Understanding FINRA Rules and Obligations

To provide appropriate guidance to clients, financial professionals like Roger Bowlin must comply with strict regulatory requirements, including FINRA Rule 2111 (Suitability) and Rule 3110 (Supervision). FINRA Rule 2111 obligates advisors to match investment products with a customer’s personal situation, risk tolerance, and objectives, and breaks suitability into three categories:

  • Reasonable basis suitability: Ensuring the advisor understands the investment and its risks
  • Customer-specific suitability: Recommending only those products that fit the individual investor’s needs
  • Quantitative suitability: Avoiding recommendations that are excessive in frequency or concentration

Meanwhile, Rule 3110 requires firms to maintain supervisory systems that support compliance with both regulatory standards and internal policies. When a company highlights its due diligence procedures, as Real Estate Transition Solutions does, regulatory expectations are heightened. Robust due diligence for DSTs should include reviewing property fundamentals, analyzing the sponsor’s background, investigating cash flow projections, and evaluating exit strategies and risks. Further, the consequences of failing to implement these processes can be dire, as unsuitable investment recommendations pose especially large risks to retirees who cannot easily afford financial setbacks or invest for the long term to recover losses.

To better understand how investment fraud often occurs—and the broader risks to consumers—see coverage from Forbes.

Consequences and Lessons Learned

The recent complaints against Roger Bowlin and Real Estate Transition Solutions highlight broader challenges facing both the financial advice industry and individual investors. For retirees affected by unsuitable DST recommendations, the impacts can extend beyond portfolio losses to emotional distress and damaged trust. Due to the illiquid nature of DSTs, affected investors cannot “undo” their investments or easily recover lost savings, sometimes jeopardizing long-term financial security.

From an industry perspective, advisors facing multiple similar complaints may become subject to deeper regulatory reviews, disciplinary actions, or limitations on their scope of practice. Furthermore, as history has shown in cases dating back to major financial scandals, one of the most persistent forms of misconduct involves the misrepresentation of complex financial products to unsophisticated investors.

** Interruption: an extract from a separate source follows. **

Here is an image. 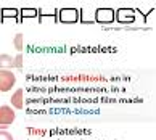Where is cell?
Listing matches in <instances>:
<instances>
[{"label": "cell", "mask_w": 156, "mask_h": 140, "mask_svg": "<svg viewBox=\"0 0 156 140\" xmlns=\"http://www.w3.org/2000/svg\"><path fill=\"white\" fill-rule=\"evenodd\" d=\"M114 20H118L122 24H130L135 21V11L130 8H119L118 11H114Z\"/></svg>", "instance_id": "cell-5"}, {"label": "cell", "mask_w": 156, "mask_h": 140, "mask_svg": "<svg viewBox=\"0 0 156 140\" xmlns=\"http://www.w3.org/2000/svg\"><path fill=\"white\" fill-rule=\"evenodd\" d=\"M16 84V76L13 71H7V69H0V93H7L13 90Z\"/></svg>", "instance_id": "cell-2"}, {"label": "cell", "mask_w": 156, "mask_h": 140, "mask_svg": "<svg viewBox=\"0 0 156 140\" xmlns=\"http://www.w3.org/2000/svg\"><path fill=\"white\" fill-rule=\"evenodd\" d=\"M13 60H15V68L18 69V71H23V68H24V66H23V55L18 53Z\"/></svg>", "instance_id": "cell-11"}, {"label": "cell", "mask_w": 156, "mask_h": 140, "mask_svg": "<svg viewBox=\"0 0 156 140\" xmlns=\"http://www.w3.org/2000/svg\"><path fill=\"white\" fill-rule=\"evenodd\" d=\"M10 103L13 105L15 109H23V108H24V90H23V89H16L13 92V95L10 97Z\"/></svg>", "instance_id": "cell-6"}, {"label": "cell", "mask_w": 156, "mask_h": 140, "mask_svg": "<svg viewBox=\"0 0 156 140\" xmlns=\"http://www.w3.org/2000/svg\"><path fill=\"white\" fill-rule=\"evenodd\" d=\"M95 21L101 24H111L114 21V10L113 8H98L95 11Z\"/></svg>", "instance_id": "cell-4"}, {"label": "cell", "mask_w": 156, "mask_h": 140, "mask_svg": "<svg viewBox=\"0 0 156 140\" xmlns=\"http://www.w3.org/2000/svg\"><path fill=\"white\" fill-rule=\"evenodd\" d=\"M15 68V60L13 56L8 53H0V69H7V71H11Z\"/></svg>", "instance_id": "cell-7"}, {"label": "cell", "mask_w": 156, "mask_h": 140, "mask_svg": "<svg viewBox=\"0 0 156 140\" xmlns=\"http://www.w3.org/2000/svg\"><path fill=\"white\" fill-rule=\"evenodd\" d=\"M0 13H2V18H16L20 15V11L16 8H3Z\"/></svg>", "instance_id": "cell-8"}, {"label": "cell", "mask_w": 156, "mask_h": 140, "mask_svg": "<svg viewBox=\"0 0 156 140\" xmlns=\"http://www.w3.org/2000/svg\"><path fill=\"white\" fill-rule=\"evenodd\" d=\"M20 13L23 16H26V18H36V16H37V10L36 8H23Z\"/></svg>", "instance_id": "cell-10"}, {"label": "cell", "mask_w": 156, "mask_h": 140, "mask_svg": "<svg viewBox=\"0 0 156 140\" xmlns=\"http://www.w3.org/2000/svg\"><path fill=\"white\" fill-rule=\"evenodd\" d=\"M58 20L65 24H73L79 21V10L76 8H61L58 11Z\"/></svg>", "instance_id": "cell-3"}, {"label": "cell", "mask_w": 156, "mask_h": 140, "mask_svg": "<svg viewBox=\"0 0 156 140\" xmlns=\"http://www.w3.org/2000/svg\"><path fill=\"white\" fill-rule=\"evenodd\" d=\"M13 47L18 52H23V47H24V44H23V34L21 32H18L15 36V39H13Z\"/></svg>", "instance_id": "cell-9"}, {"label": "cell", "mask_w": 156, "mask_h": 140, "mask_svg": "<svg viewBox=\"0 0 156 140\" xmlns=\"http://www.w3.org/2000/svg\"><path fill=\"white\" fill-rule=\"evenodd\" d=\"M0 140H15L13 135L7 131H0Z\"/></svg>", "instance_id": "cell-12"}, {"label": "cell", "mask_w": 156, "mask_h": 140, "mask_svg": "<svg viewBox=\"0 0 156 140\" xmlns=\"http://www.w3.org/2000/svg\"><path fill=\"white\" fill-rule=\"evenodd\" d=\"M16 119V113L13 106L2 105L0 106V131H5L8 126H11Z\"/></svg>", "instance_id": "cell-1"}]
</instances>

To help protect themselves, investors should follow several essential steps:

  • Check credentials and file a FINRA complaint history: Always consult FINRA BrokerCheck to review your advisor’s record and background.
  • Insist on transparency: If you do not fully understand an investment—and your advisor cannot explain it simply—consider that a warning sign.
  • Question elaborate marketing claims: Be wary of promises around “rigorous due diligence” unless those processes are clearly documented and independently verified.
  • Assess your own needs: Especially if you are nearing retirement, weigh all investment risks and liquidity constraints carefully.

For the industry, these cases reinforce the critical importance of compliance, proper supervision, and diligent research. Firms cannot advertise robust due diligence capabilities unless those policies are thoroughly enacted and documented throughout the investment process.

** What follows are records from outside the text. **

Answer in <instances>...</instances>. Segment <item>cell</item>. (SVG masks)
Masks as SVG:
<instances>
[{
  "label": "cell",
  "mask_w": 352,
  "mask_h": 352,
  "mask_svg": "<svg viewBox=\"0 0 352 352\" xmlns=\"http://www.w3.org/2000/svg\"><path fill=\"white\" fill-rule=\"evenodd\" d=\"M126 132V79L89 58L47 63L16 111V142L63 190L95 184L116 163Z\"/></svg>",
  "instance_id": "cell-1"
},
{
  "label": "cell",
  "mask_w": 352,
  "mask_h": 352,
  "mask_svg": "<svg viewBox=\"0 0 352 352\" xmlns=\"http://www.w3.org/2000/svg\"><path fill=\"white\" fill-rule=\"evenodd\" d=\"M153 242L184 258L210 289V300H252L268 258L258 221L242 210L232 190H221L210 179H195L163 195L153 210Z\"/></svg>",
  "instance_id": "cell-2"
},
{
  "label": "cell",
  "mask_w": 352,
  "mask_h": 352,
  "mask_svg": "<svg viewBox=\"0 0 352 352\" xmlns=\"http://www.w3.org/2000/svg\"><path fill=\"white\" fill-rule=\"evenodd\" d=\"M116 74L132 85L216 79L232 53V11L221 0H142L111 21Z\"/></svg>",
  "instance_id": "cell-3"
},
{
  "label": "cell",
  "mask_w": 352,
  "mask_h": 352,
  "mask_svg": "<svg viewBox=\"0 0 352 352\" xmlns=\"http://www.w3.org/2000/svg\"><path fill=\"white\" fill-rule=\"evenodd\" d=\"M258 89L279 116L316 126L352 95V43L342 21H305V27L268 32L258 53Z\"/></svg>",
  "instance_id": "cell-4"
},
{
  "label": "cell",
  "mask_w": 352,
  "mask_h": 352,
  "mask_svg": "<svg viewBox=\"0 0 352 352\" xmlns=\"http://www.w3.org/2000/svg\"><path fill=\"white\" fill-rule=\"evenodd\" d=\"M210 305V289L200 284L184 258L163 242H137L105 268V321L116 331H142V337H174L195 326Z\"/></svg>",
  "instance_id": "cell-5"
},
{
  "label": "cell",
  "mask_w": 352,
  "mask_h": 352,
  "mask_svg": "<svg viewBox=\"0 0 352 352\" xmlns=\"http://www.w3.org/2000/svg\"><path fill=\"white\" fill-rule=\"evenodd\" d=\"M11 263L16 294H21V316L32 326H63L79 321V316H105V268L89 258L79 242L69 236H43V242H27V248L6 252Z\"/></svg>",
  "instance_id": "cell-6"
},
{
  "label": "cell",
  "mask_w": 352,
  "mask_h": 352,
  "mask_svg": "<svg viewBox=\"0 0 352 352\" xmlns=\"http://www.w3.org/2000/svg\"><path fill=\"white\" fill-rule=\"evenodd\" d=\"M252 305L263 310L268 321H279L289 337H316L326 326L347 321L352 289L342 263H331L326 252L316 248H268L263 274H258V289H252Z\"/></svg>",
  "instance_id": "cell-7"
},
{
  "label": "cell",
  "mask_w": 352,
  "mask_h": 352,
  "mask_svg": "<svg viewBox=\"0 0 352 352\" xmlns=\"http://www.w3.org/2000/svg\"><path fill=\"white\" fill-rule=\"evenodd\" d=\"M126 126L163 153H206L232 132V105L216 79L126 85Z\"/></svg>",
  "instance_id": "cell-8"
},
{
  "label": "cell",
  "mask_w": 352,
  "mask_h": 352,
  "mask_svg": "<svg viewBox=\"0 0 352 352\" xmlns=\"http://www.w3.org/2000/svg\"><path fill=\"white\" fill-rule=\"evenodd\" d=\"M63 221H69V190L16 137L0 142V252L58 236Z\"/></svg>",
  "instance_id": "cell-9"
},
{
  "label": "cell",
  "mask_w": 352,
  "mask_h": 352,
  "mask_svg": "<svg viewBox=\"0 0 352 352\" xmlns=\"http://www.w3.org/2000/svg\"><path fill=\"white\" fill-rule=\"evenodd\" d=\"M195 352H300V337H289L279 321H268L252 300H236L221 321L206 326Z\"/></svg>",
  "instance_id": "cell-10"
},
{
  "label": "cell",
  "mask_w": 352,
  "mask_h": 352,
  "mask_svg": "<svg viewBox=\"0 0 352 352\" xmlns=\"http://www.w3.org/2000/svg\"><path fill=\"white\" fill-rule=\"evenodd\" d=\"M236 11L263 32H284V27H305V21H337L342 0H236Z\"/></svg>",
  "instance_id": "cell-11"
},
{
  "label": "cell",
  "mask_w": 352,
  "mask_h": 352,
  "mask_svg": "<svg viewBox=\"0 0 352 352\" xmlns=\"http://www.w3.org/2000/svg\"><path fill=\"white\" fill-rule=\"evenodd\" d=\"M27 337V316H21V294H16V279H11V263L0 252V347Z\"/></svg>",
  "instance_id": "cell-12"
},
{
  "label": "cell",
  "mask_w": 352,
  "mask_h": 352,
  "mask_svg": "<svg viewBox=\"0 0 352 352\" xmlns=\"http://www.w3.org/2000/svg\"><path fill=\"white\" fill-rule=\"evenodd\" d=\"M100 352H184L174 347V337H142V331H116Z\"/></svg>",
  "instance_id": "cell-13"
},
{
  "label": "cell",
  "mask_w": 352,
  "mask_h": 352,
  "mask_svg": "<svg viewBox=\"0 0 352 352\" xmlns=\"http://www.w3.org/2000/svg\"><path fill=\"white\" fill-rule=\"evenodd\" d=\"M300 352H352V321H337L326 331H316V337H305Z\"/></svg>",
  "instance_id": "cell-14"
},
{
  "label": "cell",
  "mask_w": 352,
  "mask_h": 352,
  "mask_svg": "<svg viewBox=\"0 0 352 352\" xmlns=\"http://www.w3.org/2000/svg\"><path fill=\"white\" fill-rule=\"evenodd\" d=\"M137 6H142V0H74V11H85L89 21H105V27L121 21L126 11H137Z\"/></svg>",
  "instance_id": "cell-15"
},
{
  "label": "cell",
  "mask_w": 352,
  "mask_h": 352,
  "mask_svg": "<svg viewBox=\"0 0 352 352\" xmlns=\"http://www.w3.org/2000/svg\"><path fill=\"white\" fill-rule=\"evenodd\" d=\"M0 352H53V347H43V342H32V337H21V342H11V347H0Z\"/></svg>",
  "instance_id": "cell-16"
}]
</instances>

As Benjamin Graham famously said, “The investor’s chief problem—and even his worst enemy—is likely to be himself.” While investor emotions are one challenge, the failure to thoroughly check advisor histories and understand the full scope of recommended products remains a leading cause of investment losses. If you have placed funds into DSTs through Roger Bowlin or Real Estate Transition Solutions and experienced losses, you may have legal recourse, including potential claims through FINRA arbitration. It’s important to recognize that time limitations may apply to such actions. Proactively educating yourself, verifying your advisor’s credentials, and understanding your rights are vital first steps toward safeguarding your financial future.